Text excerpt -
○ ○ ○ ○

Conscious breathing seem like a trendy idea, but it goes back centuries as an aspect of religious practice of many faiths. It is also the subject of a new body of work by Slovenian artist and University of Ljubljana fine-art professor Tanja Pak. An artist committed to sculpture, the design of beautiful glass objects, and the architecture of meditative spatial installations, Pak employs her breath to create objects that invite contemplation and self-awareness. For her exhibition curated by Nataša Ivanović, "The Breath in Between," on view at gallery TR3 in Ljubljana through October 2018, Pak presents a grouping of dimpled white glass forms that bear evidence of their previous state as temporarily liquid hot glass. In these poignant organic shapes that seem to huddle together, Pak seeks to document that meditative moment in between breaths. The gently collapsing glass shapes can be seen as a reference to lungs in mid-exhale. Pak also works in photography and poetry which help to elucidate and expand upon the ideas she eloquently evokes through the translucent glass.
The centerpiece of the exhibit are 11 tinted white glass forms which share a sand-covered table as a platform. Adjacent is another blown-glass work titled Longing / Congé. These works present, through material, light, and the distinctive formation of glass, the awareness of the breath that gives life and marks its rhythms and emotional state. Pak's black and white photography of abstracted landscapes that are also part of the exhibition, evoke the artists own recollections of place, captured through a gauzy lens meant to evoke the sensation of looking through half lidded eyes that retain fleeting images of an experience. In a beautifully sculptural and poetic presentation of glass, Pak captures the temporal in a powerful spatial display of tangible form. In an email exchange with the GLASS Quarterly Hot Sheet, Pak expanded on this latest body of work.
Glass Quarterly Hot Sheet: Could you talk about the singular title of "Breath" for these forms and what the "Breath in Between" means to you?

○ ○ ○ ○

Task instructions -
a: In the article on Tanja Pak's glass exhibition, how many tinted white glass forms share the sand-covered table?
b: Extend the article on Tanja Pak's glass exhibition, beginning immediately after its final sentence.

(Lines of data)
○ ○ ○ ○

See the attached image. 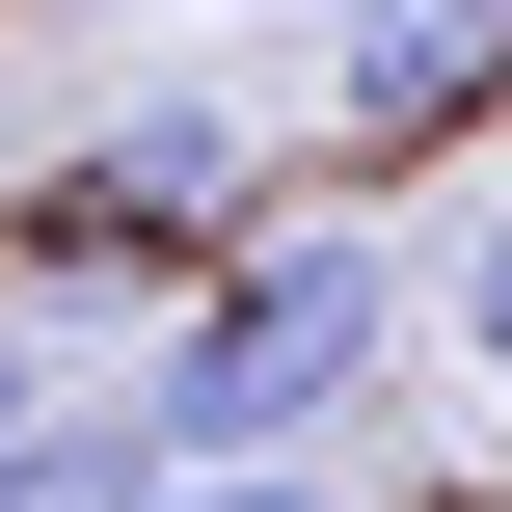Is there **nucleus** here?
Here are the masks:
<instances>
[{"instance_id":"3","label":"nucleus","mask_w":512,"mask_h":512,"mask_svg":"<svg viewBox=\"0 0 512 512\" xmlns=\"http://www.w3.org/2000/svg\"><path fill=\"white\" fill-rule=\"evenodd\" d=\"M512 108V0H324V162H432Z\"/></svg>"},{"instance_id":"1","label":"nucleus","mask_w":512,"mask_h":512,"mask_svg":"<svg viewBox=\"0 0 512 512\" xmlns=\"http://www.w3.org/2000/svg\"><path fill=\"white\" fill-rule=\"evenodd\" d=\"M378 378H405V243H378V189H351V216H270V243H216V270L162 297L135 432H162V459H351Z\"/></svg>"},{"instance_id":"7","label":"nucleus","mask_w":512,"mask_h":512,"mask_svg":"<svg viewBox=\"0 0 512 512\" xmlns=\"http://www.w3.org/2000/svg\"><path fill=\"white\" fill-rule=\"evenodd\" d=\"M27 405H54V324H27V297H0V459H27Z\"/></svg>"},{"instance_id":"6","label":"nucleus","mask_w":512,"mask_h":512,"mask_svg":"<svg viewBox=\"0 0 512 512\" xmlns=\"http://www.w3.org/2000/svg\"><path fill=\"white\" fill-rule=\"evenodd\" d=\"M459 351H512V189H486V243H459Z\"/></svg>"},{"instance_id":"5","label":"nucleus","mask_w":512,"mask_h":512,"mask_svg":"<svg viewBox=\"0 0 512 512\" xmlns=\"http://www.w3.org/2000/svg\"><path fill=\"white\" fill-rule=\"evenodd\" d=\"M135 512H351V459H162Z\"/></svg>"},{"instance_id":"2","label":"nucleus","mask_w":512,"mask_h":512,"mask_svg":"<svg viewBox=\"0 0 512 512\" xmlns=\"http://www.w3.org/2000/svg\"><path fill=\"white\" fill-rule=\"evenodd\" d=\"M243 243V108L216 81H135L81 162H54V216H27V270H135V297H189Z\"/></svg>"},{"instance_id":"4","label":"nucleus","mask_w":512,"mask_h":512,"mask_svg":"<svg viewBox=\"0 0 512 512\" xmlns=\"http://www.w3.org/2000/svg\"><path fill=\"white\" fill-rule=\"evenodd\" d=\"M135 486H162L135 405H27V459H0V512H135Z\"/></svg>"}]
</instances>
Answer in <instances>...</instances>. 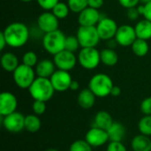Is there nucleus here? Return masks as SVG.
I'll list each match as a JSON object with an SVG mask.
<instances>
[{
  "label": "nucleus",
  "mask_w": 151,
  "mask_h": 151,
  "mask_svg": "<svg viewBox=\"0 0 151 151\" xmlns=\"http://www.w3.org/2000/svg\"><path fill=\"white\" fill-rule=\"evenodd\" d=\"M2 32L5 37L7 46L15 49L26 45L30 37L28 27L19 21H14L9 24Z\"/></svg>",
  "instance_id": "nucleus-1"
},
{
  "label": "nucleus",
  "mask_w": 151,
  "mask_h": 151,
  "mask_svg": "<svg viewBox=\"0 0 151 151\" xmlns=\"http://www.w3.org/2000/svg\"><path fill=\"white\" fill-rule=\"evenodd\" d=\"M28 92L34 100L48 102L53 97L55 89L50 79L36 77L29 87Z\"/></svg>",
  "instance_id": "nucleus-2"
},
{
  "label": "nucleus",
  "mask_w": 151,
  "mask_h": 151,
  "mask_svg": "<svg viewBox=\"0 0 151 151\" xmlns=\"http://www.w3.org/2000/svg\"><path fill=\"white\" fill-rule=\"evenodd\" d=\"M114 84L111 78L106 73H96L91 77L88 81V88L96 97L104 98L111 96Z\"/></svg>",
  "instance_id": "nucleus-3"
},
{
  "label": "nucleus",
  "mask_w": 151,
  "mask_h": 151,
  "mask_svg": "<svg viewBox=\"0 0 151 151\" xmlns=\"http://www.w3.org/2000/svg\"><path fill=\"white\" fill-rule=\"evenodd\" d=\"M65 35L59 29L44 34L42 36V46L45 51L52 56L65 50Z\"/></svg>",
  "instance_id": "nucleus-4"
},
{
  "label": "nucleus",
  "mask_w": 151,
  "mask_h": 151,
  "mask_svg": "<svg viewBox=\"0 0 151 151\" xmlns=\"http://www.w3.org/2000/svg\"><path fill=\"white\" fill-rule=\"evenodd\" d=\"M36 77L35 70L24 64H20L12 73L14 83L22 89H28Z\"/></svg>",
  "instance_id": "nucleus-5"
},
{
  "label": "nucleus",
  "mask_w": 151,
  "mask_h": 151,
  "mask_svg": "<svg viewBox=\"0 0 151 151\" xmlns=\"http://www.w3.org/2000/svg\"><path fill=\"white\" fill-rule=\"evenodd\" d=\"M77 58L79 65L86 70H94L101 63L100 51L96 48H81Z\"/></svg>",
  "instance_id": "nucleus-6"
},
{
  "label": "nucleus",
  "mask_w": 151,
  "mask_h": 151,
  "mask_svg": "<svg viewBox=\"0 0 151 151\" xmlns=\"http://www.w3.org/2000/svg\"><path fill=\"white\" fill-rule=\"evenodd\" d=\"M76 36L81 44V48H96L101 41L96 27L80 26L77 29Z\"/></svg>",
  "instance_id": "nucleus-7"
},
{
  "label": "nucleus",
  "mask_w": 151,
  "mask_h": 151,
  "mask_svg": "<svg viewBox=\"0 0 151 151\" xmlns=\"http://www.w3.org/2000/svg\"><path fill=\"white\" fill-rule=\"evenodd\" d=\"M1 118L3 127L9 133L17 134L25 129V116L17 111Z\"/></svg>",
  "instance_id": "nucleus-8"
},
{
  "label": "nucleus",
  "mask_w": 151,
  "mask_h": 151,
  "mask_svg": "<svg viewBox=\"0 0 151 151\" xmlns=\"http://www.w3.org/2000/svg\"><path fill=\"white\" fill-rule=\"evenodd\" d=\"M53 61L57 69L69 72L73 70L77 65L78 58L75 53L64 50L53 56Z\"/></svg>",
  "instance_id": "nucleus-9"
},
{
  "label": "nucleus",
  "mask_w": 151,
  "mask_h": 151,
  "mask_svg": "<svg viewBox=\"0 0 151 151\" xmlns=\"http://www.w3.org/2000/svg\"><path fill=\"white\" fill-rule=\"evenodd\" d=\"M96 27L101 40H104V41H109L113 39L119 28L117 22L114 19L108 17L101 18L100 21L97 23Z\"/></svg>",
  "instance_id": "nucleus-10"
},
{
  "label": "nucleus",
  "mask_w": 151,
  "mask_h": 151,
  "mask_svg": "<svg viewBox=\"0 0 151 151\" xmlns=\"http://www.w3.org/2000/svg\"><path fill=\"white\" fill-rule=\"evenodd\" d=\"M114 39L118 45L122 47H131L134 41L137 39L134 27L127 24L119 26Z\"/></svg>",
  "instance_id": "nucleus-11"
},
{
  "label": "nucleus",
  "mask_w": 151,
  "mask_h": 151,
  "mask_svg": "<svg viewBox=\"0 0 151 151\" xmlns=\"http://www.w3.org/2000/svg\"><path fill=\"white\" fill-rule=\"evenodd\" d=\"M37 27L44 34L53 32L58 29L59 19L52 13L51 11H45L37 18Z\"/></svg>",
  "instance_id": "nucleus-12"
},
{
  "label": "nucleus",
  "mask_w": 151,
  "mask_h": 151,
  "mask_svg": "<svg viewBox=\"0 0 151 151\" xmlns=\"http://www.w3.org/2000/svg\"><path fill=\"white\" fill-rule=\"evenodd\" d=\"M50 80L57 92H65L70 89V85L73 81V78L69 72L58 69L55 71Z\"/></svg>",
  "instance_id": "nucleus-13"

○ ○ ○ ○

Answers per task -
a: Eleven tinted white glass forms share the sand-covered table.

b:
Tanja Pak: The question of presence and form of breath in its entire symbolism has long played an important role in my work. The singular Breath is when I am hidden within my own world. It is when I am in the silence of waiting that the world moves and I will have space for the next breath. Since I believe this is a story of many individuals of today, I create many worlds of silent inner dream lands, Breaths. Breaths are a space of contemplation and peace. They correspond to each other. They question the solitude and its shape. They are a quiet time for introspection and listening to one’s own heartbeat. A time between all that was and everything still to come. An infinite moment here and now, motionless and yet stretched to infinity.
Everyone seems to live inside the veil of their own transient world, filled with memories, emotions and yearnings. Sometimes, a sense of solitude and timelessness unfolds and makes one gasp for air in their own intimate space of experience, which I call "the breath in between." It is the moment a breath stops … That is where I try to become attuned with the world inside and outside of me. I often think about absence in the sense of non-presence, alienation, yearning. They probably seem beautiful because they are ultimately about breath, sensing life, however it may be.
Someone once wrote: "It is a joy to be hidden, and disaster not to be found." Perhaps the breath in between is also that space. When you are not found. At least not found yet - waiting.
In the breath in between you are alone, caught in the space, gasping for air in the intimate space of your experience, an interstitial breath, as it were. The breath becomes suspended in a frozen moment in time, attuned with the silence and resounding from its own walls. The world shrinks into a membrane of white noise of dreamt out thoughts.
Glass: What does the title of one of your pieces — Congé — mean in this context?
Pak: Congé is a moment that seems to last forever, and turns into a condition. A condition where distancing turns into coming closer and coming closer causes a distance. We live in the space in-between, and breathe through time until the moment when the world moves on, taking us along. Congé, that translates Taking Parts, is about contemplation and peacefulness, drifting apart and separating, longing and conciliation, reuniting in quiet tranquility.
It questions parting and approaching, based on an entity unable to be split, held together by an invisible force, and the inability to become one again, as the knot between the two grows too tight. On the ability for motionless and tightness of the space encompassing parting and approaching. It narrates a story of growing apart and coming together, of our inability to say goodbye, to make things final, as there is always a residue of past interactions left in us.
Glass: How does the interweaving of photographs and poetry add to or inform the glass work you have made? Do you have an order to the creative process of these mixed media?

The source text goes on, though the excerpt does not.